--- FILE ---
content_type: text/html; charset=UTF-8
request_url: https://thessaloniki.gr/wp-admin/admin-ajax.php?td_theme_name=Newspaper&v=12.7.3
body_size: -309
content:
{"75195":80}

WHAT NEEDS TO BE DONE — Word for word, write out the entries above again.

RESULT —
--- FILE ---
content_type: text/html; charset=UTF-8
request_url: https://thessaloniki.gr/wp-admin/admin-ajax.php?td_theme_name=Newspaper&v=12.7.3
body_size: -309
content:
{"75195":80}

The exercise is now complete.